In a groundbreaking study, Stevens researchers have shown how colorectal cancer evolves from mature intestinal cells back to stem cells. These findings explain why colorectal cancer is so resistant to treatment and may help develop effective treatments for intestinal tumors.
Colorectal cancer is the second leading cause of cancer death in the United States. Even more worrying is that the incidence of colorectal cancer is rising rapidly in adults under 55. Research has linked a combination of factors, including a Western diet high in processed foods, fats and sugar, a sedentary lifestyle, obesity, and changes in the gut microbiome, all of which can contribute to cell mutations and the growth of malignant tumors.

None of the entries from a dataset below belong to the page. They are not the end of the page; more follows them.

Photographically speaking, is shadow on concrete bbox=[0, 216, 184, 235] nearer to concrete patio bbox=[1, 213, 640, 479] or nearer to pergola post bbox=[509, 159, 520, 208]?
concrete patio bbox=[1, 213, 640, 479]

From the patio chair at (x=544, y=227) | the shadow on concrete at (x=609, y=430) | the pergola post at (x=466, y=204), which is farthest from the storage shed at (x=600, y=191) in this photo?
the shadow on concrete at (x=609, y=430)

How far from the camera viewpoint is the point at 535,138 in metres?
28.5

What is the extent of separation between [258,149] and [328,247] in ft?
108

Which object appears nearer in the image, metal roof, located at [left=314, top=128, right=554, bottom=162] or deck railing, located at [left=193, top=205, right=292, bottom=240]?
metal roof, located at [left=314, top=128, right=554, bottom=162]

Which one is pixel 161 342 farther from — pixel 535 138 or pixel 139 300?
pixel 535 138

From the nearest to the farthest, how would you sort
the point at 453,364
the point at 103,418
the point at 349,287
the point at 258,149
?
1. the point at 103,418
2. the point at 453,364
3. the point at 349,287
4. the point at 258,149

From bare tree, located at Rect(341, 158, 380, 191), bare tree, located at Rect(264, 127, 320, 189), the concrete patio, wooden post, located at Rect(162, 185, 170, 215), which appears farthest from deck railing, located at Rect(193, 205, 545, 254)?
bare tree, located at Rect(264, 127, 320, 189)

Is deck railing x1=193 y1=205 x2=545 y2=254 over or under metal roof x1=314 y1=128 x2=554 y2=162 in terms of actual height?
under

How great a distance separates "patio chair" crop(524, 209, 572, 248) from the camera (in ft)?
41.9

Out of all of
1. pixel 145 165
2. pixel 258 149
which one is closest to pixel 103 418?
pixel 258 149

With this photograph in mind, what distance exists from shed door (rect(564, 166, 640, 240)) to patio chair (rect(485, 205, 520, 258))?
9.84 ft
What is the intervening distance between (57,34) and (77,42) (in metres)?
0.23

Although recent studies have pointed to stem cells as an important key factor in colorectal cancer, it is not clear exactly what is happening at the cellular level in the intestine. Now, a new study by researchers at Stevens Institute of Technology, Oncogenic stemness through dedifferentiation promotes tumor-persistent adaptability of the intestinal epithelium. Published in cell death and diseaseshed further light on the complex cellular environment of the intestine.
For this study, researchers led by Ansu Perekat, assistant professor in the Department of Chemistry and Chemical Biology at the Stevens School of Engineering and Science, focused on so-called Lgr5-positive stem cells. “These stem cells are essential for the rapid regeneration of tissue in the intestinal lining,” Professor Perekat explains. His research focuses on understanding why cancer often recurs after treatment, with the aim of informing treatment strategies that target tumor recurrence. “They are rapidly dividing cells that produce progenitor cells to constantly replace the intestinal lining.”
The intestines have a unique tissue structure. Lgr5-positive stem cells and their growing progenitors remain in small pocket-like regions called crypts until they are ready to “go out” to take on their designated role. Meanwhile, villi (tiny finger-like projections that line the small intestine and help absorb nutrients from food) are made up of mature, specialized cells that exit the crypts. As new cells move upward from the crypts into the villi, they normally stop dividing and take on their final role as mature cells.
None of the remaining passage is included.